The first Pushkin House Festival of Russian Music offered a series of concerts, workshops and masterclasses to introduce the audiences to rarely performed Russian composers. Festival Director Alexander Karpeyev wanted to build on the year-round music salon series which he curates at Pushkin House, to do something on a larger scale that would attract Russian music fans and those who want to discover more of this genre. The offer of the Festival was very varied, starting with a concert to commemorate the 140 years since the birth of Nikolay Medtner, to a piano masterclass, an experimental workshop and concert for the distinctive electronic instrument Theremin, and a recital and concert on rarities of Russian piano and vocal music. The number of musicians involved and composers covered made this event unique in itself.

The Rarities of Russian Vocal Music concert was a perfect demonstration of the variety that the festival embodied. Set in the beautiful St Paul’s Actors Church in Covent Garden, the concert offered a unique opportunity to listen to rarely performed works with a focus on vocal music, piano, clarinet and flute, all selected by Dr Karpeyev and performed by outstanding young musicians and singers: pianists Thomas Ang, Jocelyn Freeman, Alexander Karpeyev, Martin Malmgren, Marina Staneva, Maria Kustas, Olga Paliy, clarinet player Boyan Ivanov, flautist Pasha Mansurov, singers Jonathan de Garis, Betty Makharinsky, Iestyn Morris, Laura Peresivana and Yulya Shkvarko. In turn, each one of them took the stage and presented the audience with a brief introduction on what was about to be performed, thus making the experience more engaging and insightful.

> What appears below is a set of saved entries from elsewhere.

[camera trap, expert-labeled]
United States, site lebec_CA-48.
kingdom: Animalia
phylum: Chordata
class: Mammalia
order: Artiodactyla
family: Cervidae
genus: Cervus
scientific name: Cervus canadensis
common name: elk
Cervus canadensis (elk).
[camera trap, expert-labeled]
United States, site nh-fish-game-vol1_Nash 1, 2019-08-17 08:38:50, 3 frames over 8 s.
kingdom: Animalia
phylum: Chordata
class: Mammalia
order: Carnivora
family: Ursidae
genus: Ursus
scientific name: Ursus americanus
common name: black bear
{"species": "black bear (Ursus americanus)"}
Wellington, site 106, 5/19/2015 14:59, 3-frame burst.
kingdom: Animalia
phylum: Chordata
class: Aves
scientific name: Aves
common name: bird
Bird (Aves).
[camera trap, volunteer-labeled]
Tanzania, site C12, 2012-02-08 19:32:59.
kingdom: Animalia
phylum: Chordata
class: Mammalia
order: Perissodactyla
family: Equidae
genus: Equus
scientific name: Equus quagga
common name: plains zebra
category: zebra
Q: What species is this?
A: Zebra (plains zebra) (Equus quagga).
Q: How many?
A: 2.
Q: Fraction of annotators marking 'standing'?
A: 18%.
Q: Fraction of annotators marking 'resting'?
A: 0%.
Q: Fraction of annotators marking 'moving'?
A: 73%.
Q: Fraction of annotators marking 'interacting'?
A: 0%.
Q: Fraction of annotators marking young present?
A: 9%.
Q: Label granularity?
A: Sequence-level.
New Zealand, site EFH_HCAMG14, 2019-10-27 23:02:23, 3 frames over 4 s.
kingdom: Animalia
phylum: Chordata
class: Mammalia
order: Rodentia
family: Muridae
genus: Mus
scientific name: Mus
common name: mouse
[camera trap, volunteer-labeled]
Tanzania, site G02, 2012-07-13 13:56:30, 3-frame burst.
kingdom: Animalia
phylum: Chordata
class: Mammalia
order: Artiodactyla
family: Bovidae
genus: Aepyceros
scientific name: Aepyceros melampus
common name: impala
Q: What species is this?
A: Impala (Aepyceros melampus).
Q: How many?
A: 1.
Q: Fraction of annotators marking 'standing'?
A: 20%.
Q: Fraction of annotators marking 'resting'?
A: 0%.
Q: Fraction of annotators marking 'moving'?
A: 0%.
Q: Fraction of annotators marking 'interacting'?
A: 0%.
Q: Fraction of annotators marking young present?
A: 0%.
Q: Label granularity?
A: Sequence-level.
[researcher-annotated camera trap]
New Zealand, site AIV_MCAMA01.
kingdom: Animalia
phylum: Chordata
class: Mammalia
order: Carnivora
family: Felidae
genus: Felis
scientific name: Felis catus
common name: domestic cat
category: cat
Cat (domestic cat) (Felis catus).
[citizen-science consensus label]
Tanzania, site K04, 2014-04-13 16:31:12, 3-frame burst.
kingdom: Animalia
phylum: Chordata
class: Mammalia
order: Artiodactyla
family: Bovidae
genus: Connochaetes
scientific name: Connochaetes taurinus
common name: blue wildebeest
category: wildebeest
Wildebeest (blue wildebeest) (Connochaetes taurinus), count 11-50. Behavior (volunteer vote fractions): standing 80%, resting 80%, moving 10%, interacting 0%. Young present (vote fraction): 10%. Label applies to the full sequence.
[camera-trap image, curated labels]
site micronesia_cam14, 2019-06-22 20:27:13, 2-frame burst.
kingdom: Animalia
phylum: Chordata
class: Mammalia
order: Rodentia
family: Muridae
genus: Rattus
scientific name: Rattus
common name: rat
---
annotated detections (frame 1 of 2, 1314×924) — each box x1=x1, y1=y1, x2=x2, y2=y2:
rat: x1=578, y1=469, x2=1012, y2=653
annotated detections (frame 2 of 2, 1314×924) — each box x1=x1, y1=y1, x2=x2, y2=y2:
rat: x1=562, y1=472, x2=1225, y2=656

The programme included the world premiere of songs composed by Leokadiya Kashperova. She is best known as Igor Stravinsky’s piano teacher, however there is much more to her than that. Coming from a bourgeois family that invested in her musical education, she graduated from the St Petersburg conservatoire and was considered to be uniquely gifted. Her talent with the piano made her Glazunov and Balakirev’s preferred interpreter, and she also joined the elite piano class of Arthur Rubinstein. She soon became an active composer, placing herself as the earliest known female Russian composer of international stature. During her career she composed all kinds of critically acclaimed music, including a symphony, a piano concerto, choral works, chamber music, piano solos and songs. She came to London twice, with beautiful reviews of her music. However, the Revolution changed everything for her, with a drastic reduction in her musical activity and with little of her music managing to survive. Pushkin House gave a world premiere of 3 of her songs, which were described as beautiful romantic vignettes: “The journey”, “In spring”, and “I gaze at the sky”.

Leokadiya Kashperova. Courtesy of Pushkin House.

Another premiere, this time European, closed the evening: Nikolay Kapustin’s Lento and Allegro from Sonata no. 20, performed by pianist Thomas Ang, a specialist of Nikolay’s music that often plays and conducts premieres of his compositions. Kapustin defines himself as a classical composer who happens to work in a jazz idiom. This sonata was only played once before, and offered a nice jazzy sound that perfectly wrapped up such a rich and varied event. The number of composers covered was incredible: from the aforementioned Kashperova and Kapustin, to Albayev, Balakirev, Rimsky-Korsakov, Taneev, Grechaninov, Rachmaninov, Tsybin, Medtner, Stravinsky, Feinberg, and Yevseev.

Nikolya Kapustin. Photo taken from

When Clem Cecil, Pushkin House Executive Director, opened the concert, she thanked Dr Karpeyev and everyone involved in the organisation of the festival, also reminding the audience that the event was only possible thanks to the support received through donations. As an independently funded non-governmental UK charity, Pushkin House relies on those who want to support them in promoting Russian culture, giving the organization a chance to keep thriving with their cultural activities that include exhibitions, book prizes, masterclasses, conferences and, hopefully, more concerts and music festivals to come.